**Teks yang Ditampilkan**
* * *

Keagamaan

Kerahmatan Islam Lintas Batas

Beberapa bulan yang lalu, dunia perfilman Indonesia dikejutkan oleh film Bulan Terbelah di Langit Amerika yang diangkat dari novel besutan Hanum Salsabiela Rais dan suaminya, Rangga al-Mahendra. Dalam film itu dikisahkan peristiwa hancurnya Menara Kembar WTC di New York pada 11 September 2001 karena dihantam pesawat American Airlines dan United Airlines.

Ada hal luar biasa yang perlu diketahui dari balik kejadian itu, yakni saat Ibrahim Hussein, seorang muslim Amerika, bersusah payah menyelamatkan nyawa seorang yang belum dikenalnya, yaitu Philipus Brown. Ia seorang miliuner suatu frima investasi dari New York. Nahasnya, Ibrahim tak bisa menyelamatkan dirinya sendiri dalam tragedi memilukan itu.

Kejadian ini menunjukkan, Ibrahim telah berbuat baik, yakni menolong tanpa memandang siapa yang akan ditolong. Sejalan dengan ini, Gus Dur berkata: “Tidak penting apa agama atau sukumu. Kalau kamu bisa melakukan sesuatu yang baik untuk semua orang, maka orang tidak pernah tanya apa agamamu”. Berbuat baik semestinya bukan atas dasar keislaman, melainkan atas dasar kemanusiaan, karena setiap manusia memilik hak yang sama; hak untuk dilindungi, dihargai dan dihormati.

* * *

**Daftar**

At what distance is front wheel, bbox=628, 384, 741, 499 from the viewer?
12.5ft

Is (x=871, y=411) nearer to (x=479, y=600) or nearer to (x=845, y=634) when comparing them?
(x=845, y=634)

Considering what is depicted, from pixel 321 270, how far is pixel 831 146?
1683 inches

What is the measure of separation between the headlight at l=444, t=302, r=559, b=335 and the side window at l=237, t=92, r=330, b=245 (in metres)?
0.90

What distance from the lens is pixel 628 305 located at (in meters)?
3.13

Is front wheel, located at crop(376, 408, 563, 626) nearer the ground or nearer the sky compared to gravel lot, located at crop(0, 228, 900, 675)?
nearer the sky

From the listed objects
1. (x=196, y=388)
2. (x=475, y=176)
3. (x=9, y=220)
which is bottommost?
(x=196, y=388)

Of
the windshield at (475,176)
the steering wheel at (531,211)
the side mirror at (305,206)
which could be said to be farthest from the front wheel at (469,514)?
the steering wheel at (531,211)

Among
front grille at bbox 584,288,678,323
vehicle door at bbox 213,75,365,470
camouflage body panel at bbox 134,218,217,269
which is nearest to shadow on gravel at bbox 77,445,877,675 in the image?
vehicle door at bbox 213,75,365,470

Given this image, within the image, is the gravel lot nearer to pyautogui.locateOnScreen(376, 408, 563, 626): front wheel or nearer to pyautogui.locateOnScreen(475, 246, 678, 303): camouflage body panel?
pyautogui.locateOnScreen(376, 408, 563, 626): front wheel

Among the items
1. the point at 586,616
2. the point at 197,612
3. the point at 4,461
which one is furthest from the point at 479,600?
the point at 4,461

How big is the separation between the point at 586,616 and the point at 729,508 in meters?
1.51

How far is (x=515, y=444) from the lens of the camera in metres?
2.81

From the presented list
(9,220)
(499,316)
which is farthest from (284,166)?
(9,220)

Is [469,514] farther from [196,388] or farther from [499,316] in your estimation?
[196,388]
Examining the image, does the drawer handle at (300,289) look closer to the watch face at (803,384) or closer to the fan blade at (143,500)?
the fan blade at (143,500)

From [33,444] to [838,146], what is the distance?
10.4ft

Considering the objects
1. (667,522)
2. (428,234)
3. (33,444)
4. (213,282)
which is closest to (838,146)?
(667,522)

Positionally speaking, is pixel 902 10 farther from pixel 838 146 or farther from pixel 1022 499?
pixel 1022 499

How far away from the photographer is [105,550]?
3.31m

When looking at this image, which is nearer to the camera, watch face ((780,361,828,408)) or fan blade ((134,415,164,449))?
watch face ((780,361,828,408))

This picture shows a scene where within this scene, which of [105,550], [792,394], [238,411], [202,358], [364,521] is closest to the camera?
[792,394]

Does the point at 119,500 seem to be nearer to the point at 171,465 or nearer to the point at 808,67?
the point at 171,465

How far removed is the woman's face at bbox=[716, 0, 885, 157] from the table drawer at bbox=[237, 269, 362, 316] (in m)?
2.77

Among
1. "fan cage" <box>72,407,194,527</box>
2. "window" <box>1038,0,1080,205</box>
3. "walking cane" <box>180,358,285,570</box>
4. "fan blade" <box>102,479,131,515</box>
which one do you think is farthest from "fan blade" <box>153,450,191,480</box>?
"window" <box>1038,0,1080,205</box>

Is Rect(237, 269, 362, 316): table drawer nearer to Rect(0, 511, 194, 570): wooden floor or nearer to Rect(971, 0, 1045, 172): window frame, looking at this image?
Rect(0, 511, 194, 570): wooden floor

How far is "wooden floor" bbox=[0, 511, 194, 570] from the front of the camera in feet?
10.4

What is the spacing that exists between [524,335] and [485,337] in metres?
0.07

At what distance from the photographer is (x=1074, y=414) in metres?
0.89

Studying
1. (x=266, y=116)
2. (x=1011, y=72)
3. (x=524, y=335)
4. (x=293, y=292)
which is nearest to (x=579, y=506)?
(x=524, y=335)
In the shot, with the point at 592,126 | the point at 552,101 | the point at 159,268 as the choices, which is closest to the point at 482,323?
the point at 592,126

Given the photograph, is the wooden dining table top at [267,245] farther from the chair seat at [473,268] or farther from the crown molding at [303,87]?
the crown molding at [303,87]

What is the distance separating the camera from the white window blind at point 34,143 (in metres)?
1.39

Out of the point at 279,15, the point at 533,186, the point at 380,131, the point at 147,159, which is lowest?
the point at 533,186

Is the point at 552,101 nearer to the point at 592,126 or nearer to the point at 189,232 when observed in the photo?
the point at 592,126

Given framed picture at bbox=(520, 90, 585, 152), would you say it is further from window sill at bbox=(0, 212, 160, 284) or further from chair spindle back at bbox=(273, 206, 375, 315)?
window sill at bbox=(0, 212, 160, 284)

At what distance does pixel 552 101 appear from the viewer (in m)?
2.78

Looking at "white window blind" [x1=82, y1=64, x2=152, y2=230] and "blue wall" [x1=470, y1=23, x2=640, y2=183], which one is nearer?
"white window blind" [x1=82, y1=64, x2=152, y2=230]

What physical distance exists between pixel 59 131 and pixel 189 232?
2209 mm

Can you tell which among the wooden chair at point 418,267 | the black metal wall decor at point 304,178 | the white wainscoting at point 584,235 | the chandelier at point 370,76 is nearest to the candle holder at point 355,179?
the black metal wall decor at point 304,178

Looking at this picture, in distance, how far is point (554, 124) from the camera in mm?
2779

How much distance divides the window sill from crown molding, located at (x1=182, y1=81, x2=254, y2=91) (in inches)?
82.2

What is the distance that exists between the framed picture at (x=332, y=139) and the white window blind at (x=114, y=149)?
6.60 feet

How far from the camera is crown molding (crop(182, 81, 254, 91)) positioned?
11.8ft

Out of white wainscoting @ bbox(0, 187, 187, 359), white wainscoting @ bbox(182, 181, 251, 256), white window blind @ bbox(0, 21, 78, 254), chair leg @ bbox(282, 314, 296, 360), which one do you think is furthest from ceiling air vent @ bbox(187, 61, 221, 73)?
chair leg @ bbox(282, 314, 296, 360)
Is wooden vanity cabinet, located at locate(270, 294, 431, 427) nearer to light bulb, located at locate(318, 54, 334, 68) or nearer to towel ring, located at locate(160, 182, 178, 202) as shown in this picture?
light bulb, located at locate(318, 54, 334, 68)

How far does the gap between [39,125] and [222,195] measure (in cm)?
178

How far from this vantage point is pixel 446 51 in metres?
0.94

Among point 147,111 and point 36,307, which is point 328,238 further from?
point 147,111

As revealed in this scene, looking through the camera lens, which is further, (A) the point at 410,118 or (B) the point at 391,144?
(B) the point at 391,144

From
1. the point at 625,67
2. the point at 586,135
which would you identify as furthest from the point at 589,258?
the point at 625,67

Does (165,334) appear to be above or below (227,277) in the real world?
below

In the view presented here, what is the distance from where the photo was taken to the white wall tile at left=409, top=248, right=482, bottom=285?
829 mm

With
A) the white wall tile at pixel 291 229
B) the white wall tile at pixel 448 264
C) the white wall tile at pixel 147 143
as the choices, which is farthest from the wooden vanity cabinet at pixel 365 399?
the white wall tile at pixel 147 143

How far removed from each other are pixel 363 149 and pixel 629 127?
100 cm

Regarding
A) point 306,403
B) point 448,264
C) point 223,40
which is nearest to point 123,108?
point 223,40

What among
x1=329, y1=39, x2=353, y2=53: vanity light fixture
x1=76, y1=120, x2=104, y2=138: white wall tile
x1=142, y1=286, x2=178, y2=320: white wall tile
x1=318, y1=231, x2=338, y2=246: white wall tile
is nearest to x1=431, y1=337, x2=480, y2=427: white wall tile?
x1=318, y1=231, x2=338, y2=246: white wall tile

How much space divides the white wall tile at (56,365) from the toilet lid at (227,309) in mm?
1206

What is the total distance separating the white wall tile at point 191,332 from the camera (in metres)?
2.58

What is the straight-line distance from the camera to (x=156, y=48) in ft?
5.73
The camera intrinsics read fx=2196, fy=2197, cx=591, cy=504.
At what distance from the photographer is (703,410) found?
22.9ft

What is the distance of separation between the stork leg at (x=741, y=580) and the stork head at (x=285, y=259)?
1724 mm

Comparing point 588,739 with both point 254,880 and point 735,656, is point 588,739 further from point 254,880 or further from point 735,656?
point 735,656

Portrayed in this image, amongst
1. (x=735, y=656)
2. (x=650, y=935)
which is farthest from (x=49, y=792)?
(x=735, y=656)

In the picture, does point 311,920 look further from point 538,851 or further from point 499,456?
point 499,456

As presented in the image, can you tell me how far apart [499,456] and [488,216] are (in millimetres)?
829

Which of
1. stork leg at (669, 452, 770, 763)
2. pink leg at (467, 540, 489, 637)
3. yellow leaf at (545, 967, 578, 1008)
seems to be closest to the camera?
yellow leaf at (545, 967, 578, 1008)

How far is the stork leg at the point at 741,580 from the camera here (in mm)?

* * *

**Tugas**
Teruskan tulisan tentang kerahmatan Islam lintas batas, mulai sesudah kalimat terakhirnya. Daftar tersebut tidak diperlukan.

**Jawaban**
Dalam pengakuan Philipus Brown, Ibrahim telah mengajarinya bahwa Tuhan tak akan mengandaskan impian hamba-Nya begitu saja. Tuhan tak akan menaruh kita dalam kesulitan yang tak terperi tanpa menukarnya dengan kemulian di masa yang akan datang. Dalam Qs. al-Maidah: 2, Allah Swt berfirman: “Dan tolong-menolonglah dalam (mengerjakan) kebaikan dan takwa. Dan jangan tolong-menolong dalam berbuat dosa dan pelanggaran.” Dari firman ini kita dapat memahami bahwa manusia harus saling tolong-menolong untuk kemaslahatan dunia dan akhirat, baik kepada orang yang seiman maupun tidak.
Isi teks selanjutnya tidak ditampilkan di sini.